Which lines below hold the word "reference"? Copy all of them.

(Collection entries)

——

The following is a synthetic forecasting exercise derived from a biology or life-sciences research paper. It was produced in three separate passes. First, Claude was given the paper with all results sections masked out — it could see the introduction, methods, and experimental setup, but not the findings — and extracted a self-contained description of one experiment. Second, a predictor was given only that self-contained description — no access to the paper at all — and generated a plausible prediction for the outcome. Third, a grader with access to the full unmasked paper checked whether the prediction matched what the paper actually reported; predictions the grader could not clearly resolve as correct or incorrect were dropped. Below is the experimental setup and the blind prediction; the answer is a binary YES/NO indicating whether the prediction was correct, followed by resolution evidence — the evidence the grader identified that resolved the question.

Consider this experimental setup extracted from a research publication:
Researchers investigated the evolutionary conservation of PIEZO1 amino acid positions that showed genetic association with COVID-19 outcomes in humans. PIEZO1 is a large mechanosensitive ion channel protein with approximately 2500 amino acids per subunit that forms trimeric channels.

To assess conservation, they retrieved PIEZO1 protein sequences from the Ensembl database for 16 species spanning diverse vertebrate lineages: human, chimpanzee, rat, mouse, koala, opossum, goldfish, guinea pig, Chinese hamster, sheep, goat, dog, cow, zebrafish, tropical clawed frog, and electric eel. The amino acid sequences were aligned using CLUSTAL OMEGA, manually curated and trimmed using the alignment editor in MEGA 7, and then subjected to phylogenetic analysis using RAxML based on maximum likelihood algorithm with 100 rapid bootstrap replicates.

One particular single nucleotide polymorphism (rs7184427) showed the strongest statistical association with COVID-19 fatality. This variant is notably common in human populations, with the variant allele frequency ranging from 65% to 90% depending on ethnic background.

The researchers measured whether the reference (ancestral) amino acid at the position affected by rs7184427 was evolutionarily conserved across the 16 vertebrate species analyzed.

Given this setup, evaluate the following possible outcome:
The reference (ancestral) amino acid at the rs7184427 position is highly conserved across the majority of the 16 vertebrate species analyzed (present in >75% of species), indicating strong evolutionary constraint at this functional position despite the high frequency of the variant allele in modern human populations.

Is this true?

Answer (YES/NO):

——

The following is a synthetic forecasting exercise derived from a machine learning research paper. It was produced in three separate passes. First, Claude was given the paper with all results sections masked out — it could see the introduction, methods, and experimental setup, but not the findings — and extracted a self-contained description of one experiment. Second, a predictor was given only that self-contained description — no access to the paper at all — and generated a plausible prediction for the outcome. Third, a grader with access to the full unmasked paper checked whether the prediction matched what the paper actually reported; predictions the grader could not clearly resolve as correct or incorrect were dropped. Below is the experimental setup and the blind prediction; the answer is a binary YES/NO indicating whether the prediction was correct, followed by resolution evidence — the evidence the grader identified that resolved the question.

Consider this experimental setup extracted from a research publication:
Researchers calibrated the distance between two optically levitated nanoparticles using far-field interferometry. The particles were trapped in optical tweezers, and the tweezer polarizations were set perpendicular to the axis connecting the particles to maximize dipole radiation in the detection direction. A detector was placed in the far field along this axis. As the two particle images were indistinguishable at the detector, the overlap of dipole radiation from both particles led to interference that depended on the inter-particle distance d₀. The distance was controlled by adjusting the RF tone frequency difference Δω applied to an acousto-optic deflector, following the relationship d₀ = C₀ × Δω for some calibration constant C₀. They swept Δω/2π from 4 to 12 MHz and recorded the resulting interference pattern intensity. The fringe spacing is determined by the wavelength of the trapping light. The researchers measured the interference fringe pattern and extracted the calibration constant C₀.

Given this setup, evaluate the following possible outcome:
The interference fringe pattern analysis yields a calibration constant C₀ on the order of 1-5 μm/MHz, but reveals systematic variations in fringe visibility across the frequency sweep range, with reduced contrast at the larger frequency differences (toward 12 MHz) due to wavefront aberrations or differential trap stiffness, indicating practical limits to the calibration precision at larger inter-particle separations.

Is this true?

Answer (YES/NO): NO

——

■ RESPONSE AREA ■
The researchers measured whether the reference (ancestral) amino acid at the position affected by rs7184427 was evolutionarily conserved across the 16 vertebrate species analyzed.
The reference (ancestral) amino acid at the rs7184427 position is highly conserved across the majority of the 16 vertebrate species analyzed (present in >75% of species), indicating strong evolutionary constraint at this functional position despite the high frequency of the variant allele in modern human populations.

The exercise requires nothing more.